Your answer must be the exact lines from the one holding "scientific name: Sus scrofa" through the end of the entries, with no pictures.

START Extracted data

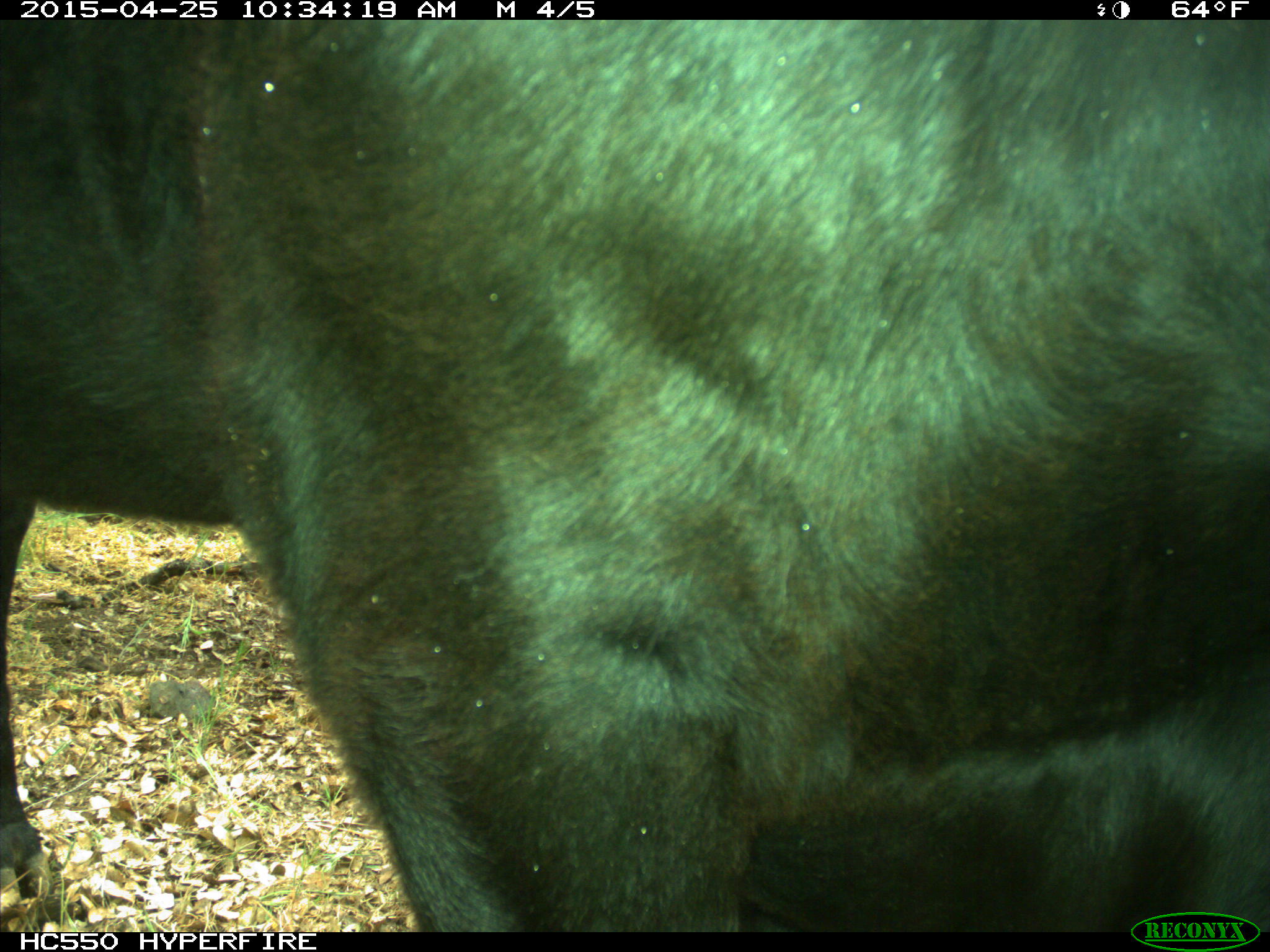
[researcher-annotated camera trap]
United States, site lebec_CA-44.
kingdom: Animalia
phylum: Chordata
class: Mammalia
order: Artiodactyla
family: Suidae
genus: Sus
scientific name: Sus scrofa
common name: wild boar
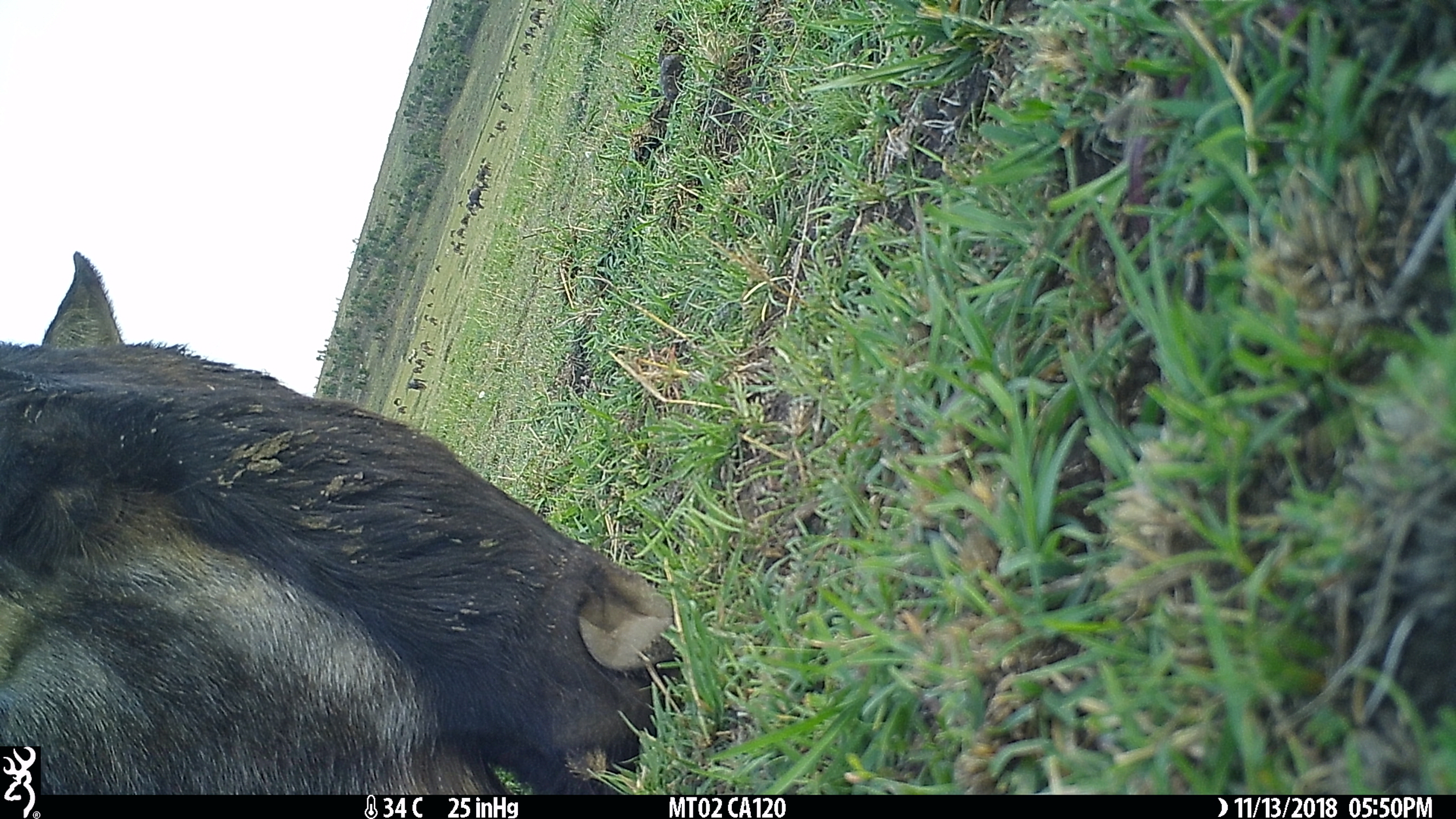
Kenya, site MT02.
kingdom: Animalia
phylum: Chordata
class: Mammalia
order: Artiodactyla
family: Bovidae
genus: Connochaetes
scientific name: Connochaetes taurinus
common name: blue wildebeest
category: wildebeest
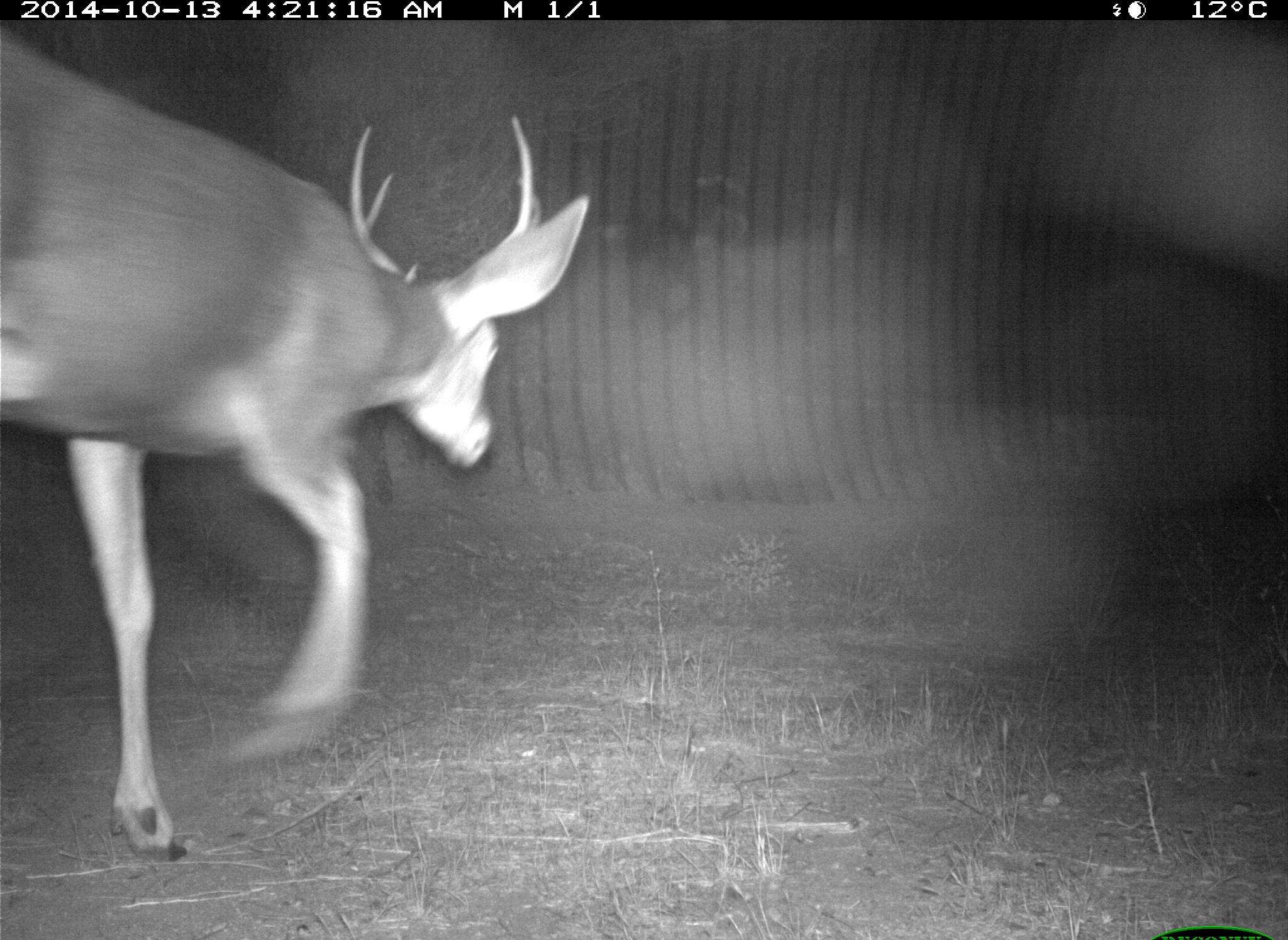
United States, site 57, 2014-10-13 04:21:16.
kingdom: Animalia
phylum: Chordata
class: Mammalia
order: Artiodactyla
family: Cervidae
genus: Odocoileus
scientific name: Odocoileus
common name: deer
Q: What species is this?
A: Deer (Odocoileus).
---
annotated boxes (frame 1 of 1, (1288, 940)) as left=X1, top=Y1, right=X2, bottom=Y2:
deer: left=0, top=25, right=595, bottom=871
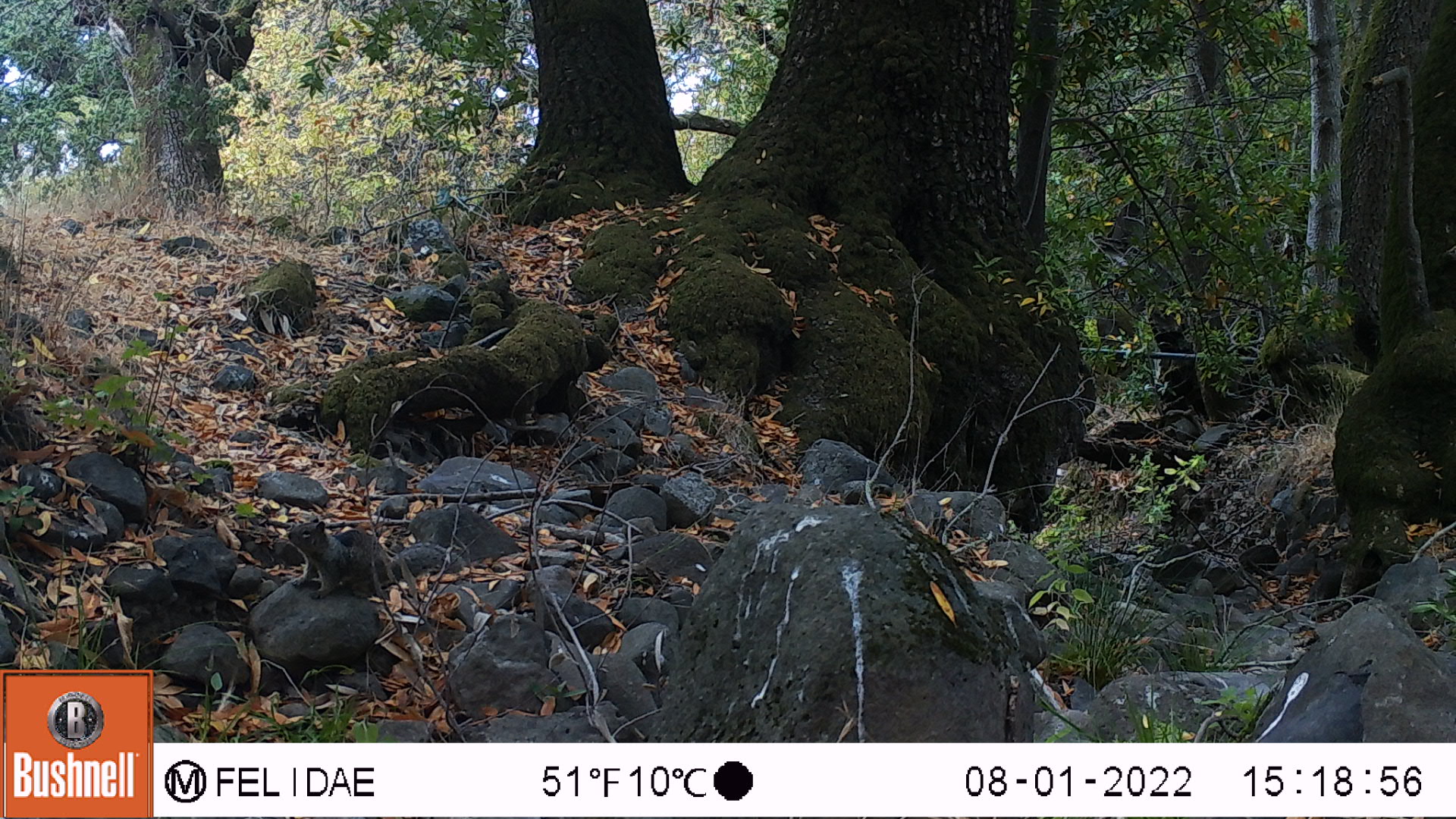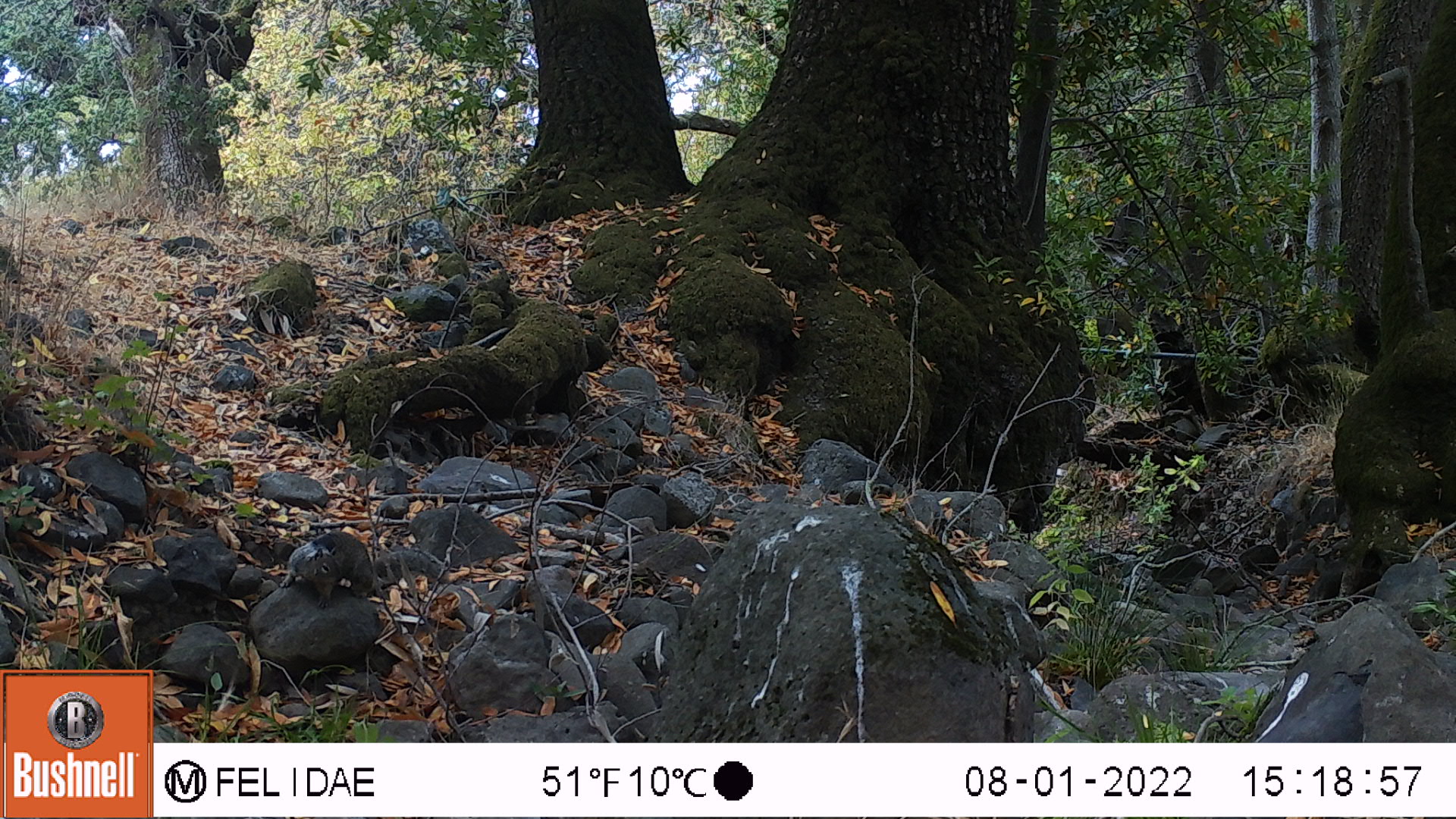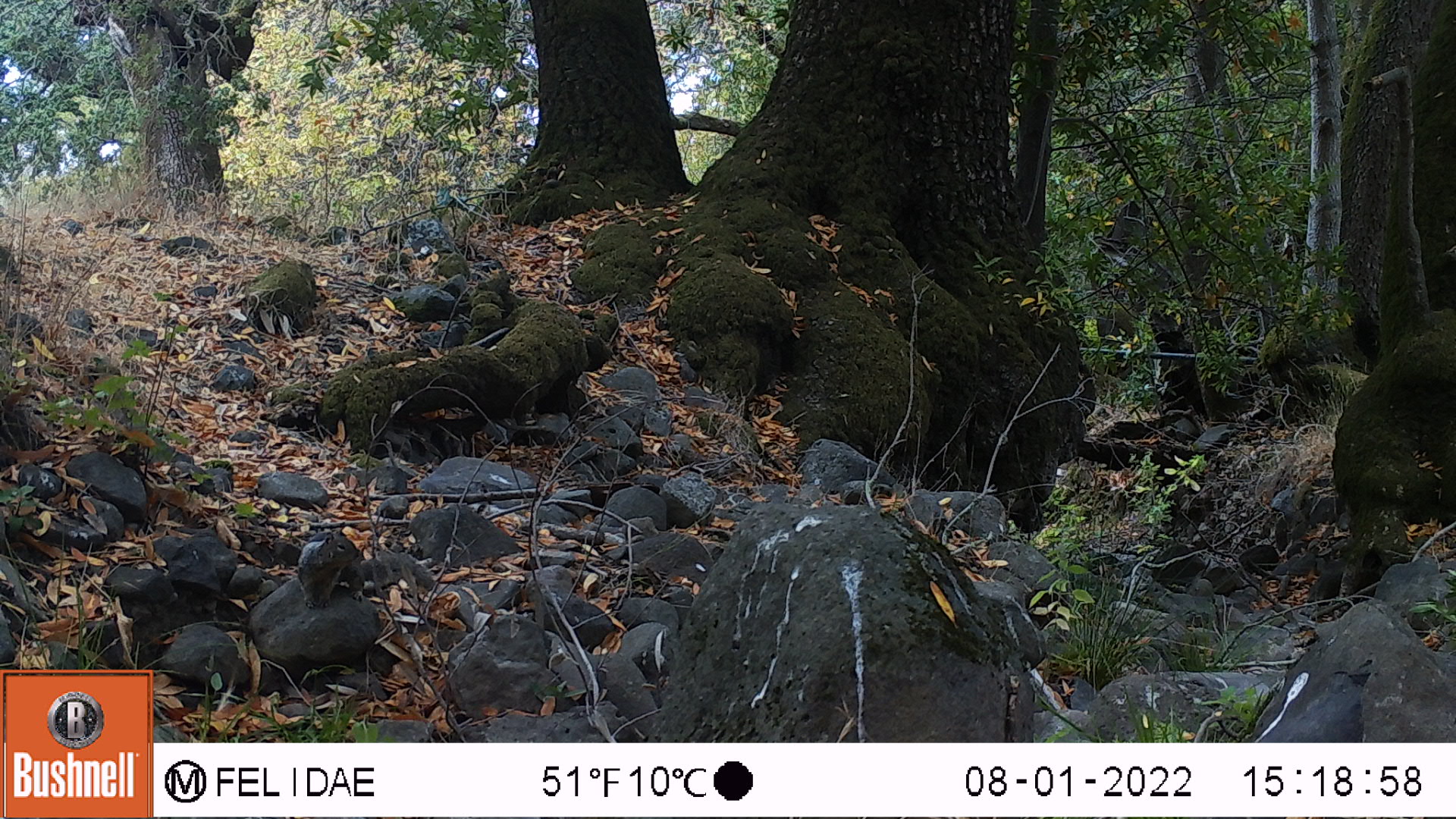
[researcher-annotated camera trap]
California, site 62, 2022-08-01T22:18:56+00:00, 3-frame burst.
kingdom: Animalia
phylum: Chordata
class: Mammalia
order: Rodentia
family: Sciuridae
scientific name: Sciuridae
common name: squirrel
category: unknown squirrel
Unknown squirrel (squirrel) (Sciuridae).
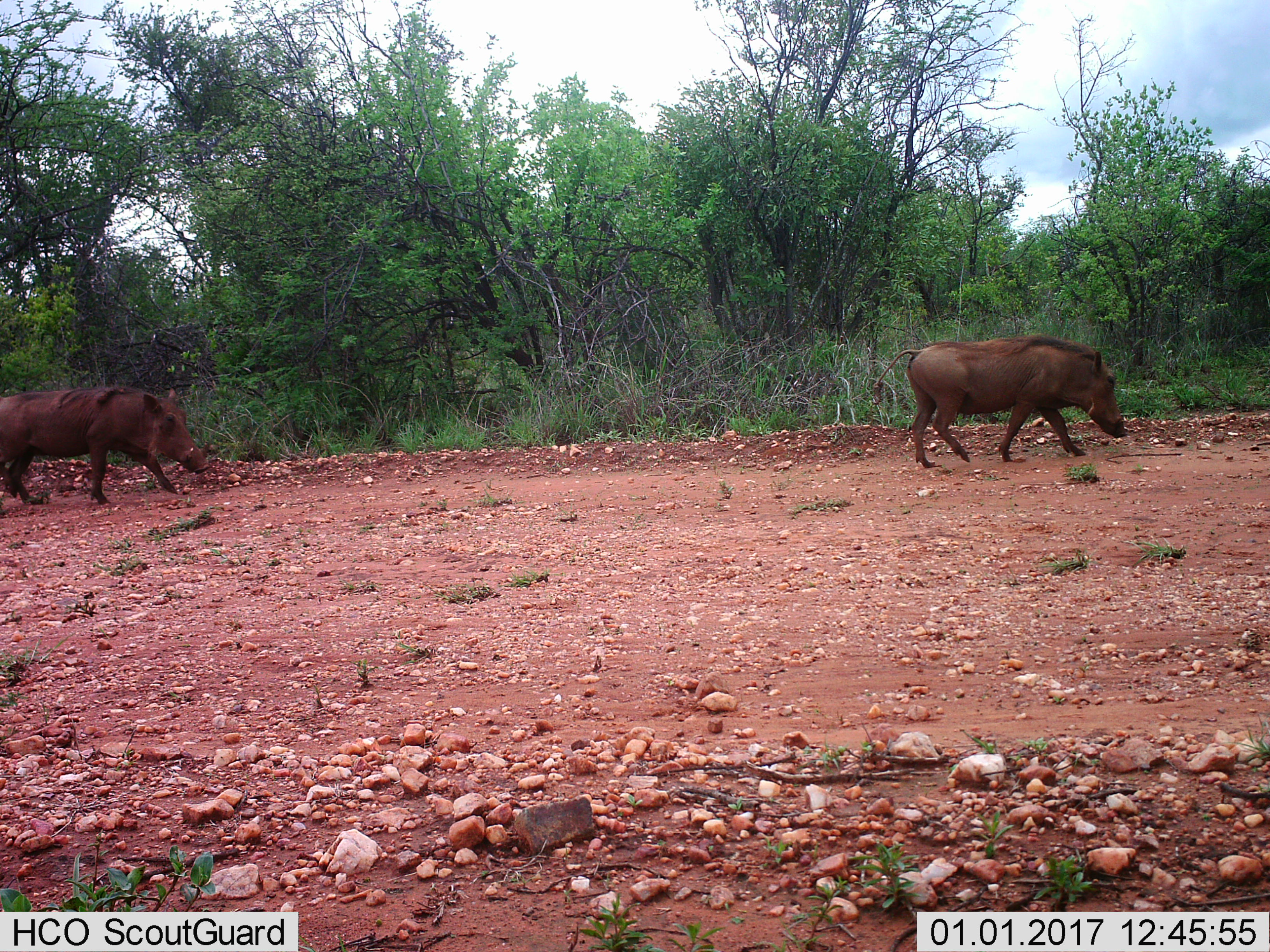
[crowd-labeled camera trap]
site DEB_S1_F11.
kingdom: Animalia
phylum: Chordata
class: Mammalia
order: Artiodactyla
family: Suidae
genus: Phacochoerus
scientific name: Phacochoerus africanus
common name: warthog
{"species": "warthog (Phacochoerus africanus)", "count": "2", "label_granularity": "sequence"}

END Extracted data

## Answer for the task
scientific name: Sus scrofa
common name: wild boar
Kenya, site MT02.
kingdom: Animalia
phylum: Chordata
class: Mammalia
order: Artiodactyla
family: Bovidae
genus: Connochaetes
scientific name: Connochaetes taurinus
common name: blue wildebeest
category: wildebeest
United States, site 57, 2014-10-13 04:21:16.
kingdom: Animalia
phylum: Chordata
class: Mammalia
order: Artiodactyla
family: Cervidae
genus: Odocoileus
scientific name: Odocoileus
common name: deer
Q: What species is this?
A: Deer (Odocoileus).
---
annotated boxes (frame 1 of 1, (1288, 940)) as left=X1, top=Y1, right=X2, bottom=Y2:
deer: left=0, top=25, right=595, bottom=871
[researcher-annotated camera trap]
California, site 62, 2022-08-01T22:18:56+00:00, 3-frame burst.
kingdom: Animalia
phylum: Chordata
class: Mammalia
order: Rodentia
family: Sciuridae
scientific name: Sciuridae
common name: squirrel
category: unknown squirrel
Unknown squirrel (squirrel) (Sciuridae).
[crowd-labeled camera trap]
site DEB_S1_F11.
kingdom: Animalia
phylum: Chordata
class: Mammalia
order: Artiodactyla
family: Suidae
genus: Phacochoerus
scientific name: Phacochoerus africanus
common name: warthog
{"species": "warthog (Phacochoerus africanus)", "count": "2", "label_granularity": "sequence"}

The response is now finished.